The Immersive Photographs of Johanna Keimeyer
An artist's repeated baptisms in hotel pools of the world
Johanna Keimeyer’s photographs arrest the unending stream of images that beset our digital lives. Pool Around Me, now showing at Hotel Oderburger, documents the Berlin-based artist’s immersion in over 75 hotel pools worldwide.
The swimming pool photographs reference the material origins of photography – as liquid chemicals – back when photographers had to enter a darkroom to bring their images to life. We see Keimeyer’s repeated baptisms, the record of a modern search for spirituality in the luxurious and alienated setting of a hotel swimming pool.

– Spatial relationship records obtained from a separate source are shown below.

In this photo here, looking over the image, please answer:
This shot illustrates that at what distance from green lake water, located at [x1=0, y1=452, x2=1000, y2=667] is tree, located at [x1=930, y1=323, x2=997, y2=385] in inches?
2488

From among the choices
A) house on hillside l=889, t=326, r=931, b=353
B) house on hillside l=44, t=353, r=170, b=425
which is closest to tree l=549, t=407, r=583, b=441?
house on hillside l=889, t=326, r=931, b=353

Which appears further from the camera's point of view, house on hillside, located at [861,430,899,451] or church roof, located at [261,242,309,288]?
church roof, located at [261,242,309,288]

Artists Ed Ruscha and David Hockney have made iconic images of swimming pools, and Keimeyer, an avid freediver, immerses viewers in this subject matter. Despite travelling to some of the world’s most photogenic locations, with kind support from Martin Nicholas Kunz, the artist chooses to show us the amniotic continuity of water around the globe. “To me, water means natural flow,” she remarks, “if there is a stone, water finds its way around it.” As we know but easily forget, water constitutes 80% of the atoms in a human body and it is the unique ingredient in our solar system that supports life on earth. When asked about her artistic relationship to Berlin, her response is consistent with this wide-angle perspective:; “Berlin is always pulsing. But I think being creative you can be anywhere. It depends on your inner dialogue, not on the location.”
Ambivalently, the photos are exhibited in a hotel, the same one in which Keimeyer staged her graduation piece Everything is Illusion in 2012. This large-scale video and photo exhibition also linked water synesthetically with consciousness. A kind of surface tension unites Keimeyer’s work. As though enacting Heraclitus’ theory of constant flux, her current exhibition will see her dive, mermaid-like, into her past in a performance piece set in the hotel’s pool area. It will be as ephemeral as smoke, or the glitter of light on the surface of water.